Province à vocation agricole grâce à ses terres riches et à ses lacs poissonneux, le Nord-Kivu est en butte aujourd’hui à la crise alimentaire et le nombre des malnutris y va croissant de jour en jour. Le gouverneur du Nord-Kivu, Julien Paluku l’a reconnu entre les lignes en relevant qu’il doit plaider auprès du Chef de l’Etat pour la relance de l’économie de la région.
Les conséquences de la guerre de l’Est touchent également le secteur éducatif. Les écoles ont été incendiées, les enfants poussés au chômage forcé. L’on rapporte que le Représentant spécial du Secrétaire Général des Nations unies en RDC, Martin Kobler, a été gêné mercredi 27 octobre 2013 dans la cité de Kiwanja quand un adolescent lui a posé la question de savoir quand il reprendra le chemin de l’école ou quand la rentrée scolaire aura lieu. Ce n’est pas tout. Les populations du Nord-Kivu sont traumatisées et elles le seront encore pendant longtemps pour avoir vécu en direct les tueries, les viols et autres affres de la guerre de ceux qui se réclament « libérateurs ». Tout cela a un coût. Les avis de plusieurs experts économiques s’accordent qu’il peut atteindre plusieurs milliards $ US. Abordant cette question, un député britannique a parlé dernièrement de plus de 5 milliards $ US. Cela est indiscutable puisque cette partie du pays détient un potentiel économique énorme ne demandant que la paix pour sa transformation en véritable richesse.

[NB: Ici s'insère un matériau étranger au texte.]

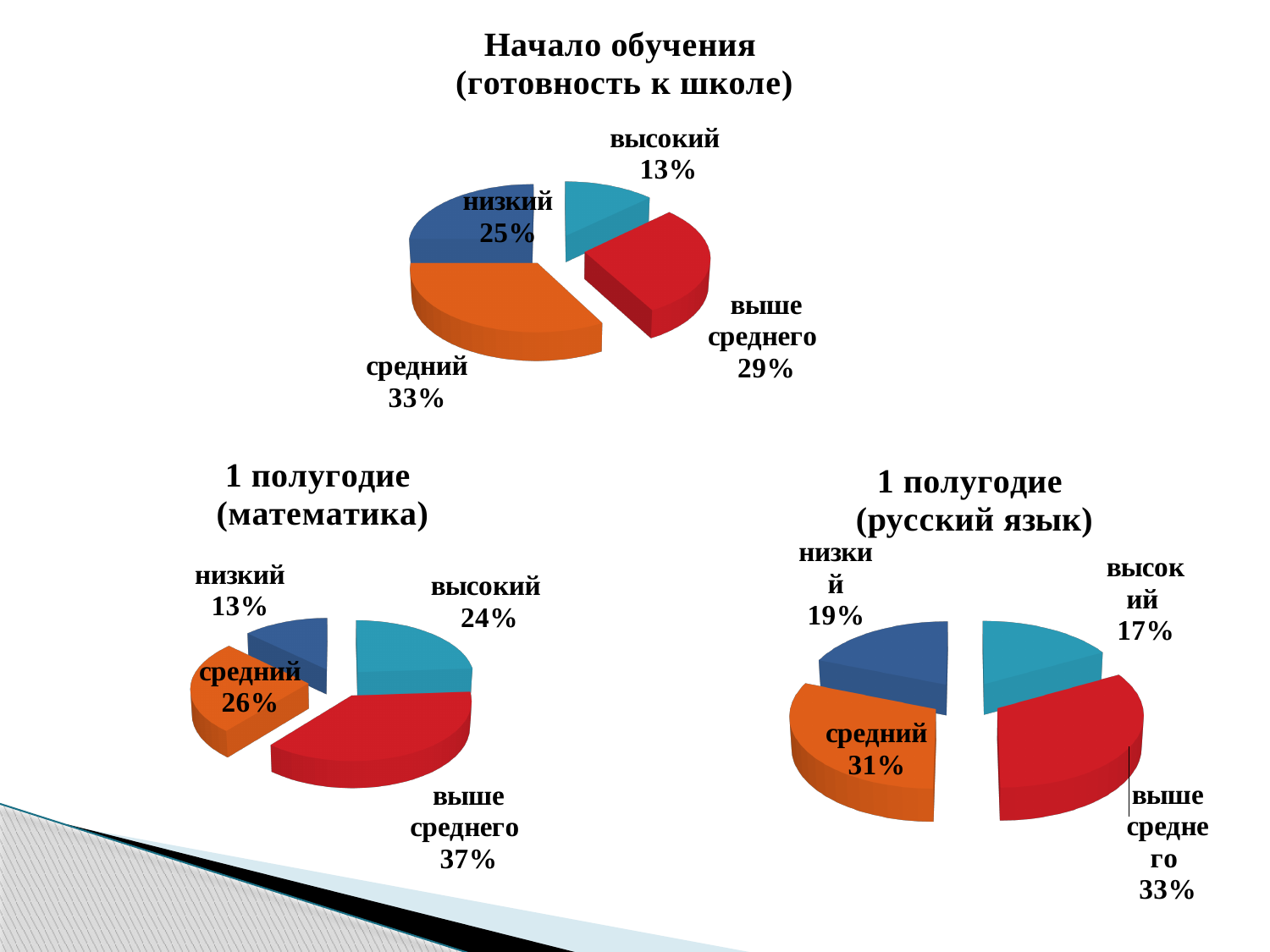
How many categories does the chart titled "1 полугодие (русский язык)" show? 4 In the chart titled "Начало обучения (готовность к школе)", which category has the smallest slice? высокий In the chart titled "Начало обучения (готовность к школе)", what share is labelled for "средний"? 33% In the chart titled "1 полугодие (русский язык)", what is the difference between the "средний" and "высокий" shares? 14% In the chart titled "Начало обучения (готовность к школе)", what is the difference between the "выше среднего" and "низкий" shares? 4% In the chart titled "1 полугодие (русский язык)", what share is labelled for "низкий"? 19% In the chart titled "1 полугодие (русский язык)", which category has the smallest slice? высокий What kind of chart is the chart titled "1 полугодие (математика)"? Pie chart In the chart titled "1 полугодие (математика)", which is larger, "высокий" or "средний"? средний In the chart titled "1 полугодие (математика)", what share is labelled for "выше среднего"? 37% In the chart titled "Начало обучения (готовность к школе)", what colour is the "средний" slice? Orange In the chart titled "1 полугодие (математика)", which category has the largest slice? выше среднего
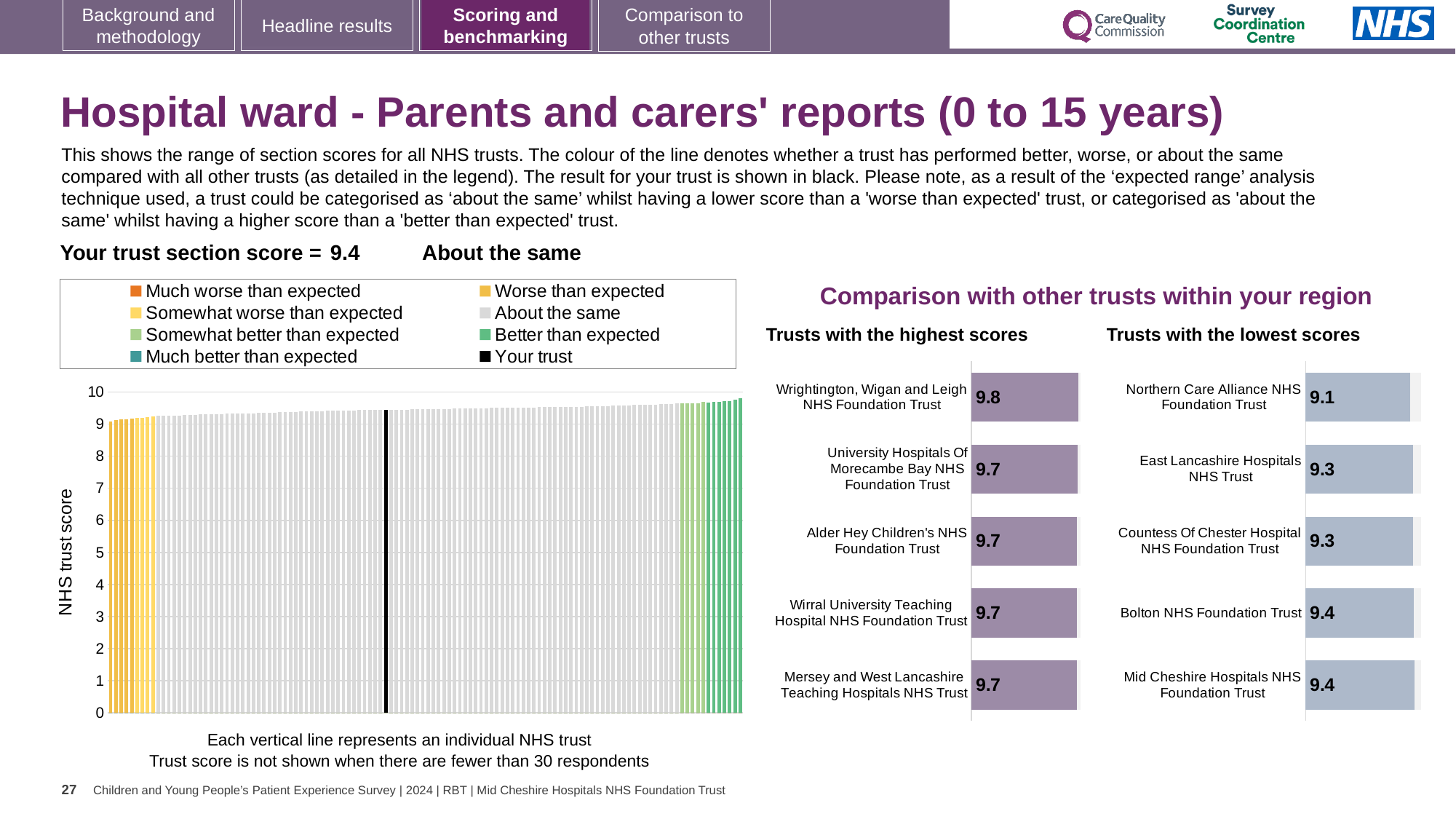
In the left-hand chart, do the trust scores rise or fall from left to right along the x axis? Rise What kind of chart is the large chart on the left showing NHS trust scores? Bar chart What is the y-axis label of the left-hand chart? NHS trust score In the 'Trusts with the lowest scores' chart, what is the difference between the scores of Bolton NHS Foundation Trust and Northern Care Alliance NHS Foundation Trust? 0.3 How many trusts are shown in the 'Trusts with the highest scores' chart? 5 How many entries does the legend above the left-hand chart list? 8 In the 'Trusts with the highest scores' chart, which trust has the highest score? Wrightington, Wigan and Leigh NHS Foundation Trust In the 'Trusts with the highest scores' chart, what is the score for Wrightington, Wigan and Leigh NHS Foundation Trust? 9.8 In the 'Trusts with the lowest scores' chart, what is the score for Northern Care Alliance NHS Foundation Trust? 9.1 In the 'Trusts with the lowest scores' chart, what is the score for Mid Cheshire Hospitals NHS Foundation Trust? 9.4 In the 'Trusts with the lowest scores' chart, which trust has the lowest score? Northern Care Alliance NHS Foundation Trust In the 'Trusts with the lowest scores' chart, which has the larger score: East Lancashire Hospitals NHS Trust or Bolton NHS Foundation Trust? Bolton NHS Foundation Trust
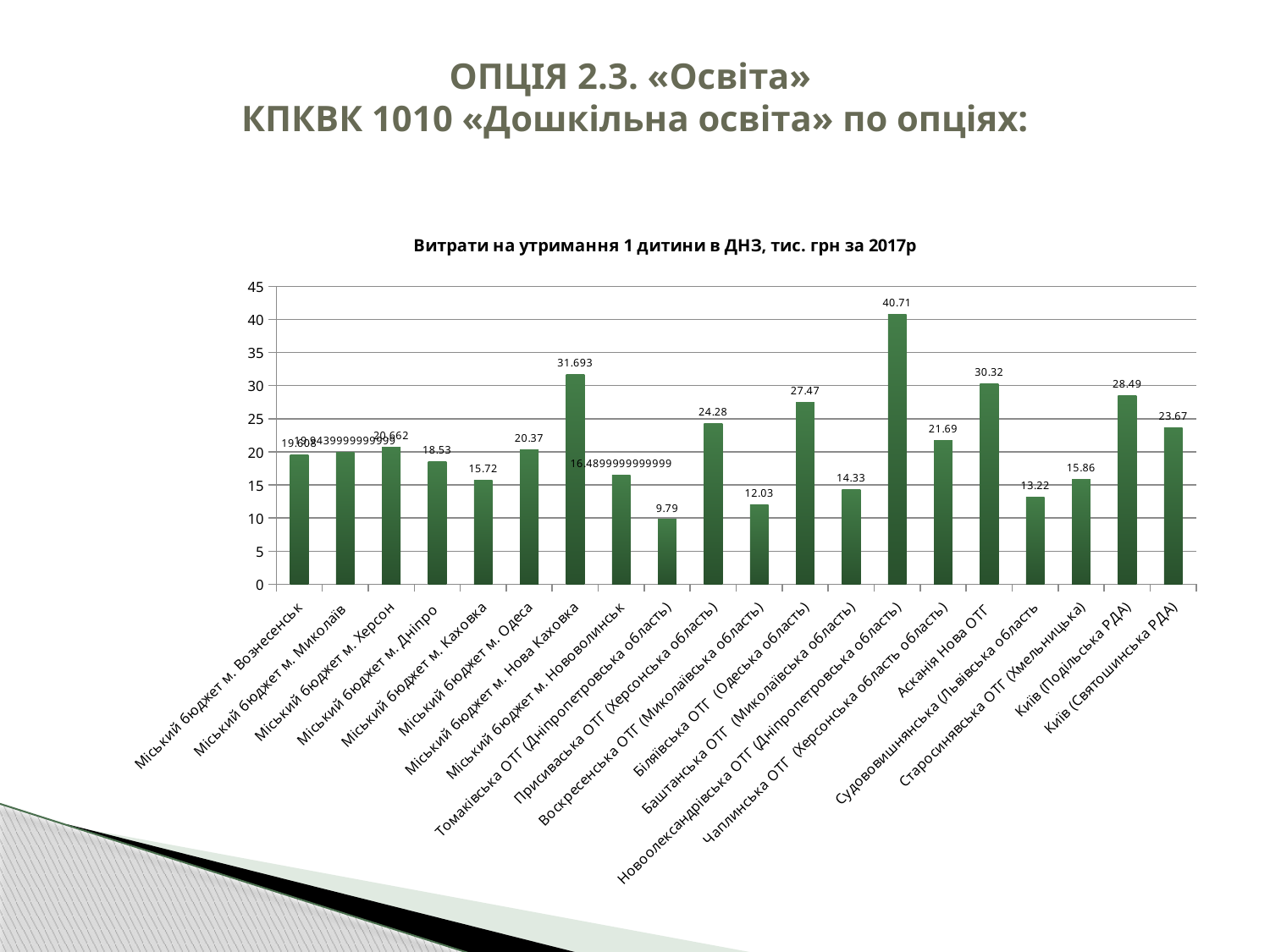
What is the value for Томаківська ОТГ (Дніпропетровська область)? 9.79 What type of chart is shown on the slide? bar chart Which category has the lowest value? Томаківська ОТГ (Дніпропетровська область) Is the value for Міський бюджет м. Дніпро greater or less than 20? less What is the value for Київ (Подільська РДА)? 28.49 What is the value for Новоолександрівська ОТГ (Дніпропетровська область)? 40.71 Which category has the highest value? Новоолександрівська ОТГ (Дніпропетровська область) What is the value for Міський бюджет м. Нова Каховка? 31.693 What is the title of the chart? Витрати на утримання 1 дитини в ДНЗ, тис. грн за 2017р Which is larger, the value for Присиваська ОТГ (Херсонська область) or the value for Київ (Святошинська РДА)? Присиваська ОТГ (Херсонська область) What is the difference between the values for Асканія Нова ОТГ and Біляївська ОТГ (Одеська область)? 2.85 How many categories are shown on the x axis? 20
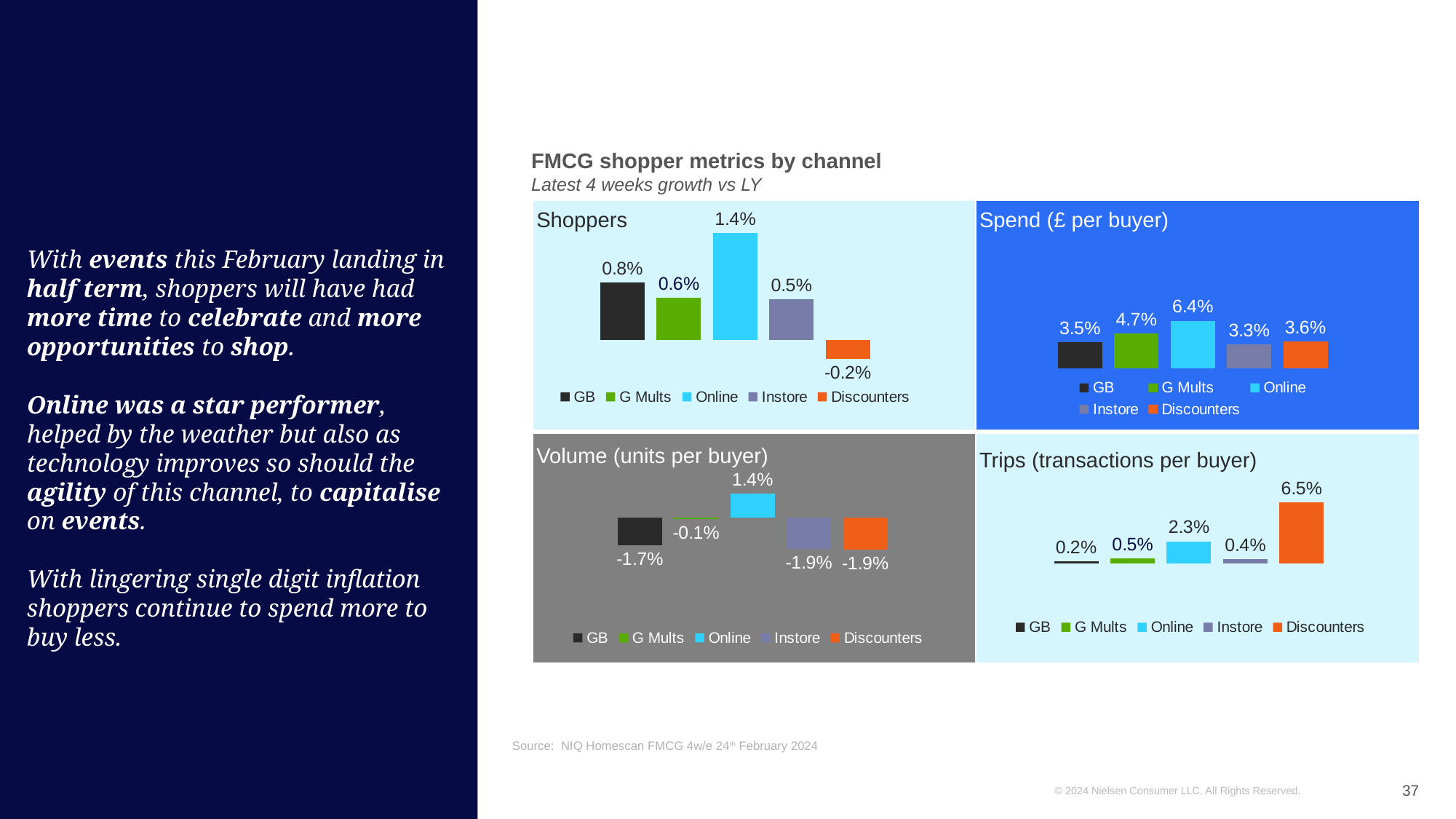
How many series does the legend of the Shoppers chart list? 5 What kind of chart is the Volume (units per buyer) chart? Bar chart In the Trips (transactions per buyer) chart, which is larger, Online or Instore? Online In the Volume (units per buyer) chart, which channel has the highest value? Online In the Shoppers chart, what is the value for Online? 1.4% In the Trips (transactions per buyer) chart, what is the value for Discounters? 6.5% In the Spend (£ per buyer) chart, what is the value for G Mults? 4.7% In the Spend (£ per buyer) chart, what is the difference between Online and Instore? 3.1% In the Spend (£ per buyer) chart, which channel has the highest value? Online In the Trips (transactions per buyer) chart, what is the difference between Discounters and GB? 6.3% In the Shoppers chart, which channel has the lowest value? Discounters In the Volume (units per buyer) chart, what is the value for GB? -1.7%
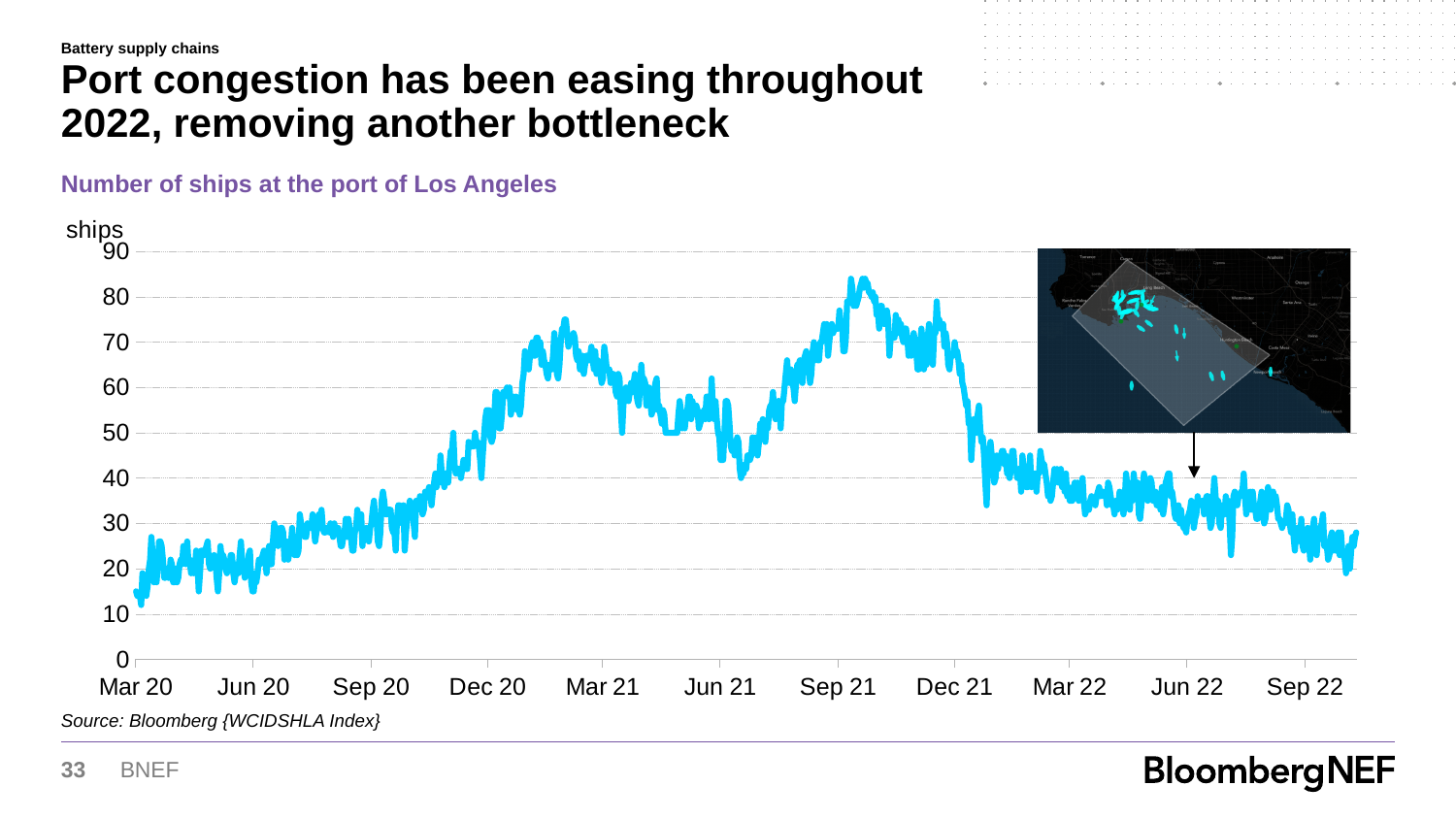
How many date labels are shown on the x axis? 11 Is the value at the start of the series in Mar 20 greater or less than 30? less Is the value at the end of the series around Sep 22 greater or less than 40? less What kind of chart is shown on the slide? Line chart Is the value around Mar 22 greater or less than 60? less Does the number of ships rise or fall between Mar 20 and Sep 21 overall? rise Which is higher, the number of ships around Sep 21 or around Sep 22? Sep 21 What is the title of the chart? Number of ships at the port of Los Angeles Around which x-axis label does the number of ships reach its highest point? Sep 21 Does the number of ships rise or fall between Dec 21 and Sep 22? fall What unit is shown on the vertical axis of the chart? ships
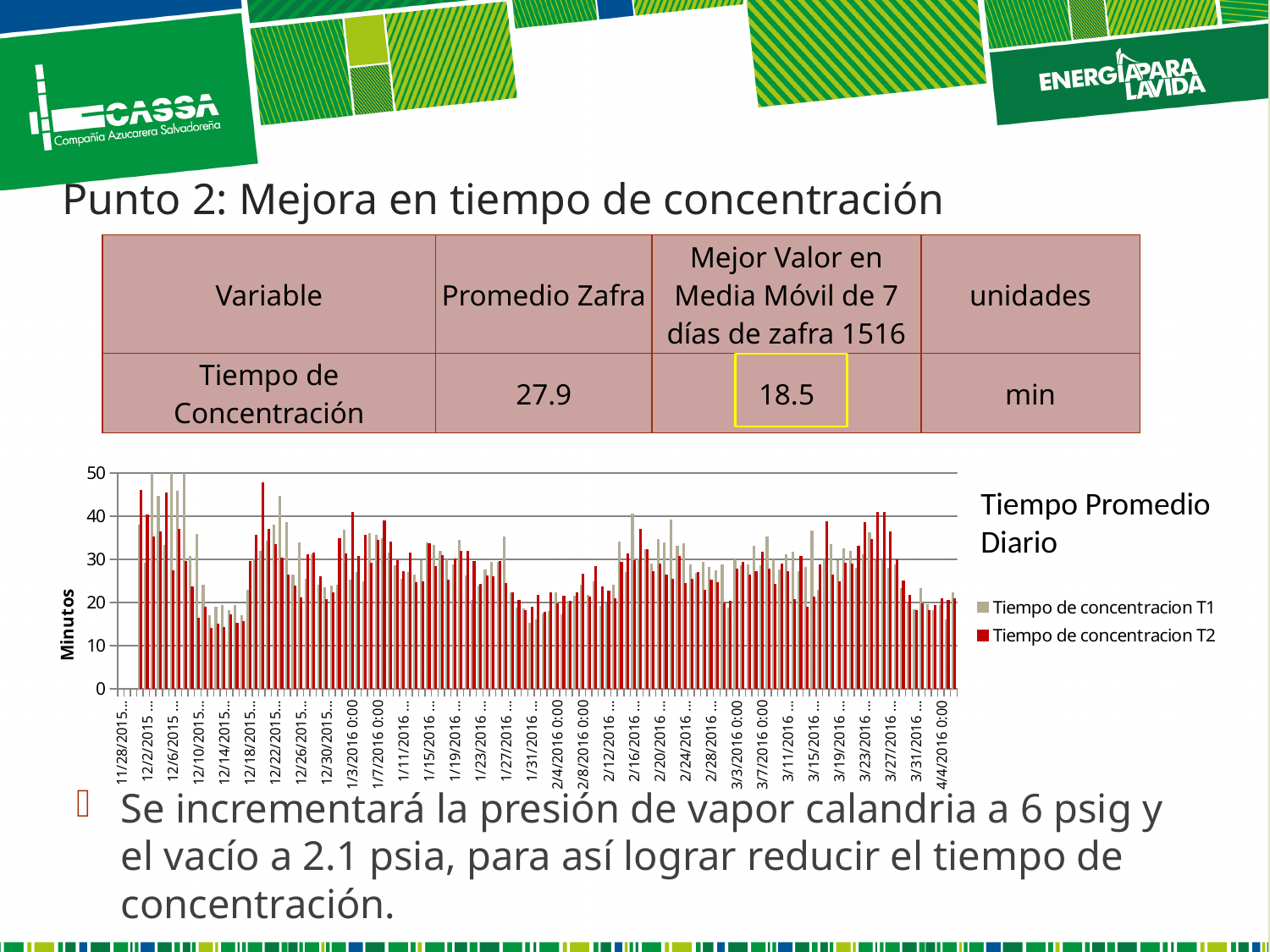
In the 'Tiempo Promedio Diario' chart, do the values generally rise or fall from 11/28/2015 to 4/4/2016? fall In the 'Tiempo Promedio Diario' chart, is the value for Tiempo de concentracion T2 at 1/31/2016 greater or less than 30? less How many series does the legend of the 'Tiempo Promedio Diario' chart list? 2 What is the label of the vertical axis of the 'Tiempo Promedio Diario' chart? Minutos What kind of chart is the 'Tiempo Promedio Diario' chart? bar chart In the 'Tiempo Promedio Diario' chart, is the value for Tiempo de concentracion T2 at 12/14/2015 greater or less than 20? less In the 'Tiempo Promedio Diario' chart, do the Tiempo de concentracion T2 values rise or fall between 12/2/2015 and 12/14/2015? fall In the 'Tiempo Promedio Diario' chart, which is larger: the Tiempo de concentracion T2 value at 12/2/2015 or at 12/14/2015? 12/2/2015 In the 'Tiempo Promedio Diario' chart, is the value for Tiempo de concentracion T1 at 12/2/2015 greater or less than 40? less What is the title of the chart on the slide? Tiempo Promedio Diario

Pour tirer cette affaire au clair, le Gouvernement congolais est ainsi appelé à commanditer une étude sérieuse, inattaquable sur le plan scientifique, pour chiffrer les dégâts réels de l’aventure belliqueuse du M-23 sur la partie orientale de la RDC. Il n’a pas à se dérober dans une communication paradoxale dès lors qu’il avait déjà donné de la voix à ce sujet. Pour rappel, le Premier ministre Matata Ponyo avait parlé, lors de la présentation du projet de loi des finances pour l’exercice 2013, lundi 5 novembre 2012 devant l’Assemblée nationale, de tous les dégâts collatéraux de la guerre dans l’Est au niveau des finances publiques, particulièrement sur l’équilibre du cadre macro-économique ; lesquels dégâts étaient, selon lui, consécutifs à la non collecte des recettes le long du corridor douanier de cette partie du territoire. Dernièrement, les opérateurs économiques membres de la Fédération des entreprises du Congo (FEC) ont soutenu, mercredi 18 juillet dernier à Kinshasa, la pétition des confessions religieuses de la RDC, demandant au Conseil de sécurité de l’ONU de prendre des mesures contre Kigali. A cette occasion, le président de la FEC, Albert Yuma, a indiqué que son association était partie prenante dans cette action, surtout que les opérateurs économiques étaient parmi les premières victimes de la guerre de l’Est.
Voila donc l’occasion d’inviter tout le monde, chercheurs, journalistes, médecins, ingénieurs, hommes d’affaires, acteurs politiques à se mettre autour d’une même table pour réfléchir dans la perspective d’évaluer les dégâts et de proposer des pistes de solution pour la relance économique de la RDC.